→ Reading text
════════════════════

Regulations have tightened steadily. Beyond the IMO’s marine sulfur cap, many countries now restrict or ban residual fuel oil for power generation, pushing utilities toward natural gas or renewable sources. Sulfur limits on home heating oil have also dropped in recent years, narrowing the chemical gap between heating oil and on-road diesel.

How Fuel Oil Compares to Other Energy Sources

A gallon of No. 2 fuel oil delivers about 138,500 BTUs, which is comparable to diesel and slightly more energy-dense than a gallon of propane (about 91,500 BTUs). Natural gas, sold by volume rather than by the gallon, provides roughly 1,030 BTUs per cubic foot. In practice, a home burning fuel oil will use fewer gallons than a propane home uses gallons of propane to produce the same amount of heat, but natural gas is often cheaper per BTU in areas where pipeline infrastructure exists.

Fuel oil remains the primary heating source in parts of the northeastern United States where natural gas pipelines were never built. For these households, No. 2 heating oil is not a choice but a legacy of infrastructure, and the price per gallon fluctuates with global crude oil markets. In industrial and marine settings, the economics are different: heavy fuel oil persists because it is the cheapest liquid fuel available, even after factoring in the cost of preheating equipment and emissions compliance.

════════════════════

→ Dataset records
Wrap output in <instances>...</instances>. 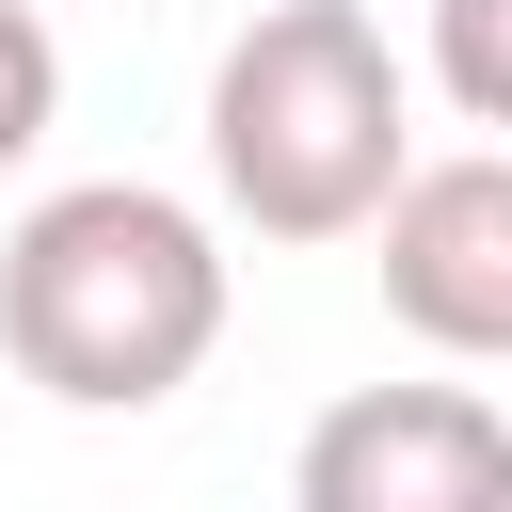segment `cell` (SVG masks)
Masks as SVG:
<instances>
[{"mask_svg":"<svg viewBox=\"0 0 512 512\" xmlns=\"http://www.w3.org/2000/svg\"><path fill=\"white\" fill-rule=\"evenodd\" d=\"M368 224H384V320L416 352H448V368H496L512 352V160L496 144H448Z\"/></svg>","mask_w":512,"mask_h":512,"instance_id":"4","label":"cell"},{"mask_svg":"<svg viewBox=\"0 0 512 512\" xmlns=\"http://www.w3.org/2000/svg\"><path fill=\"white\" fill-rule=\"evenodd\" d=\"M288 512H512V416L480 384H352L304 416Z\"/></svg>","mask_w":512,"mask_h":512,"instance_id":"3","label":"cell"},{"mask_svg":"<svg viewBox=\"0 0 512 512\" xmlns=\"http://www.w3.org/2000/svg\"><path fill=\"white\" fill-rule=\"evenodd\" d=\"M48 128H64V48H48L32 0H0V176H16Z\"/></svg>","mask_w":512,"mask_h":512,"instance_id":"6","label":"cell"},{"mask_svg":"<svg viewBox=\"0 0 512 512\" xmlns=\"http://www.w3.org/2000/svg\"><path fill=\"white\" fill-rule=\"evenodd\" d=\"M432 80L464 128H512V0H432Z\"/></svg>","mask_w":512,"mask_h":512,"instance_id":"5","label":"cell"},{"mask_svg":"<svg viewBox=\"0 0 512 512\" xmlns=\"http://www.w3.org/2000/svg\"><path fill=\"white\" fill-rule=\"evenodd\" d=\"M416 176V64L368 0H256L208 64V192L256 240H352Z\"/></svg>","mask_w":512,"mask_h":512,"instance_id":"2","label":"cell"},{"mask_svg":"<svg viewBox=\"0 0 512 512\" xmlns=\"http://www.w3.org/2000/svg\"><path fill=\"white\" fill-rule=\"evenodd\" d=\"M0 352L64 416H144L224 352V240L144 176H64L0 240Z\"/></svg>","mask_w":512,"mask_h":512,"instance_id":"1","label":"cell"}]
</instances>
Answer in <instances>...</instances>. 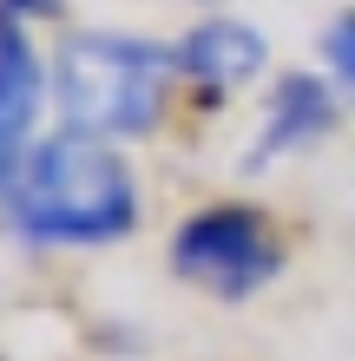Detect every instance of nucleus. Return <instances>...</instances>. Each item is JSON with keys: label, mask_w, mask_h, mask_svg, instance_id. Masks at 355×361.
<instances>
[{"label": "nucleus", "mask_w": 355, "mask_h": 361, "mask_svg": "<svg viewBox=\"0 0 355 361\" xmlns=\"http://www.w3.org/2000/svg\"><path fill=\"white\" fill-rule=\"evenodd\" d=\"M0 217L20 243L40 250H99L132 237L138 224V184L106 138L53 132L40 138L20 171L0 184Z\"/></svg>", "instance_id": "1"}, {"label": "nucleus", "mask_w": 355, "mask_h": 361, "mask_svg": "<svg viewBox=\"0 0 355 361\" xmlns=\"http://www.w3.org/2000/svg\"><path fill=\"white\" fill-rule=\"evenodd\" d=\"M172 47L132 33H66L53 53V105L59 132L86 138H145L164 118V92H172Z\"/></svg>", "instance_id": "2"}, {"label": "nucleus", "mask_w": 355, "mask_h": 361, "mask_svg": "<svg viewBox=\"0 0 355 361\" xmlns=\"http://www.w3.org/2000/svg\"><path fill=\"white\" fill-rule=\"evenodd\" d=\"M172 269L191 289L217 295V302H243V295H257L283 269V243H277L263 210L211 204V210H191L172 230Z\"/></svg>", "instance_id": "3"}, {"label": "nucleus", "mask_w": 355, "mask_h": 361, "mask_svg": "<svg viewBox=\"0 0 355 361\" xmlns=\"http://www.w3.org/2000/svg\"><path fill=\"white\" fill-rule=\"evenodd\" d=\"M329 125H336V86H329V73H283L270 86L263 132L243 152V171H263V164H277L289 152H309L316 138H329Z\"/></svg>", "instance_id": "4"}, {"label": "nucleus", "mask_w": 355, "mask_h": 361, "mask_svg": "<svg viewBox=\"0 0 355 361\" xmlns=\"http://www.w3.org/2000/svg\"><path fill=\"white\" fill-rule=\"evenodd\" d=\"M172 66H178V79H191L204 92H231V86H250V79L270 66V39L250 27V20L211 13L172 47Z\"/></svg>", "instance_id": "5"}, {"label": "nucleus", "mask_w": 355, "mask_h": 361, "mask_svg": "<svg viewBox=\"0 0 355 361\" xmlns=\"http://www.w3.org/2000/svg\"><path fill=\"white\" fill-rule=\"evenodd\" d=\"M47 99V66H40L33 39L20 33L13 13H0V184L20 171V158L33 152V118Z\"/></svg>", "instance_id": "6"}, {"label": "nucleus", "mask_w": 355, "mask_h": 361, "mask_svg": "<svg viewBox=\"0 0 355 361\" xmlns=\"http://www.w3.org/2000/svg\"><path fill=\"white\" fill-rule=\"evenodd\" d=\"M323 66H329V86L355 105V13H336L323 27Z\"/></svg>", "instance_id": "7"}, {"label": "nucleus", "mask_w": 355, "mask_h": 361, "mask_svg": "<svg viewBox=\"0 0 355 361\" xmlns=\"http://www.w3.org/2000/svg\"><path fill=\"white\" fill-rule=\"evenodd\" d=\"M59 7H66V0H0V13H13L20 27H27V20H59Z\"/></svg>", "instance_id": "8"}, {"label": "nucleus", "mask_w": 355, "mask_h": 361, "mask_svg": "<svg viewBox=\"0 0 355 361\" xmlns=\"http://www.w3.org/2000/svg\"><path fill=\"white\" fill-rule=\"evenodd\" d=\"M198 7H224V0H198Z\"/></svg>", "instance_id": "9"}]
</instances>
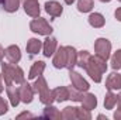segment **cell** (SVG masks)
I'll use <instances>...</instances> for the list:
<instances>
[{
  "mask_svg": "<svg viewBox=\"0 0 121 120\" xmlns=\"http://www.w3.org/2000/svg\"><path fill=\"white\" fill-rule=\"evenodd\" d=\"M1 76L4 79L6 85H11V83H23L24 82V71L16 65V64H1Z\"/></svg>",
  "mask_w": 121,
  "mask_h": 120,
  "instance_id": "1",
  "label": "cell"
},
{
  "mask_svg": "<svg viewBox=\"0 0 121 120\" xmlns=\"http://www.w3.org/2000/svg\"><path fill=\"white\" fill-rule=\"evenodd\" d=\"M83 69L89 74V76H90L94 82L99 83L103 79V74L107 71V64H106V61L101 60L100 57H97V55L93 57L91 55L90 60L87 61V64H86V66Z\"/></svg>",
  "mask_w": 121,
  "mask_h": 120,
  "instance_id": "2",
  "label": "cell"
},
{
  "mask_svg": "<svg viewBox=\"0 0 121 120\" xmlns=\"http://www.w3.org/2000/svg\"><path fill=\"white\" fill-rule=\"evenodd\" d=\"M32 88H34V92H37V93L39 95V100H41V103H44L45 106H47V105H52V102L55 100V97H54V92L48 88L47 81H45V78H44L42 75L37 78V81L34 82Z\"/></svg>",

════════════════════

→ Directions
[a] According to the fuel oil passage, about how many BTUs does a gallon of No. 2 fuel oil deliver?
[b] Copy the fuel oil passage word for word from "A gallon of No." to "pipeline infrastructure exists.".

→ Solutions to the problems
[a] About 138,500 BTUs.

[b]
A gallon of No. 2 fuel oil delivers about 138,500 BTUs, which is comparable to diesel and slightly more energy-dense than a gallon of propane (about 91,500 BTUs). Natural gas, sold by volume rather than by the gallon, provides roughly 1,030 BTUs per cubic foot. In practice, a home burning fuel oil will use fewer gallons than a propane home uses gallons of propane to produce the same amount of heat, but natural gas is often cheaper per BTU in areas where pipeline infrastructure exists.